> _Requirements_
A. In the text on Web Workers, why can't a worker use the Firebug console interface?
B. Rewrite the paragraph of the Web Workers text that begins "Each worker (including the main window)" as a short bulleted list that keeps its main facts.
C. Continue the text about Web Workers from the point where it stops.

* Start Text block *

That one difference leads to a number of key programming practices, most simpler than thread programming. Web Workers have no need for mutexes, locks, or synchronization. Deadlocks and race conditions can’t occur. This also means you can use the huge number of JavaScript packages out there without worrying whether they are thread-safe. The only changes to the browser’s JavaScript environment are a few new methods and events.
Each worker (including the main window) maintains an independent event loop. Whenever there is no code running, the JavaScript runtime returns to this event loop and takes the first message out of the queue. If there are no events in the queue, it will wait until an event arrives and then handle it. If some piece of code is running for a long time, no events will be handled until that piece of code is finished. In the main window, this will result in the browser user interface locking up. (Some browsers will offer to let you stop JavaScript at this point.) In a worker, a long task will keep the worker from accepting any new events. However, the main window, and any other workers, will continue to be responsive.
This design choice does, however, place some restrictions on the worker processes themselves. First, workers do not have access to the DOM. This also means a worker can’t use the Firebug console interface, as Firebug communicates with JavaScript by way of the DOM. Finally, JavaScript debuggers cannot access workers, so there is no way to step through code or do any of the other things that would normally be done in the debugger.

* End Text block *
* Start Extracted entries *

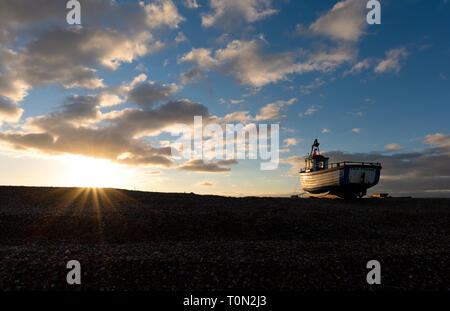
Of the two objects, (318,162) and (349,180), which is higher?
(318,162)

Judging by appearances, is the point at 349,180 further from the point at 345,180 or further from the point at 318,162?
the point at 318,162

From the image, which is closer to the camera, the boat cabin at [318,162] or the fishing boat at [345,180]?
the fishing boat at [345,180]

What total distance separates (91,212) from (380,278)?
21.0 m

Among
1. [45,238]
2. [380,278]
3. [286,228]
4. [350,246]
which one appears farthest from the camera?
[286,228]

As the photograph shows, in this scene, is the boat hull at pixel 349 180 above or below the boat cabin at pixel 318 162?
below

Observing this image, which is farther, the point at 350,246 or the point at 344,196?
the point at 344,196

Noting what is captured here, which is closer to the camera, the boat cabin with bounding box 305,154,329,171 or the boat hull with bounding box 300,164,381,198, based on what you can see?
the boat hull with bounding box 300,164,381,198

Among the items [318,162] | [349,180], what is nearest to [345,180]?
[349,180]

* End Extracted entries *

> _Responses for each task_
A. Firebug communicates with JavaScript by way of the DOM, and workers do not have access to the DOM.

B.
- Each worker, including the main window, has its own independent event loop.
- When no code is running, the runtime takes the first message from the queue, or waits for an event if the queue is empty.
- Long-running code blocks all event handling until it finishes.
- In the main window, this locks up the browser interface, and some browsers offer to stop the JavaScript.
- In a worker, a long task stops only that worker from accepting new events; the main window and other workers stay responsive.

C.
The types of applications traditionally run on the Web, and the limitations of the web browser environment, limited the computational needs that would call for a Web Worker. Until recently, most web applications manipulated small amounts of data consisting mostly of text and numbers. In these cases, a Web Worker type of construct is of limited use. Now JavaScript is asked to do a lot more, and many common situations can benefit from spawning new tasks.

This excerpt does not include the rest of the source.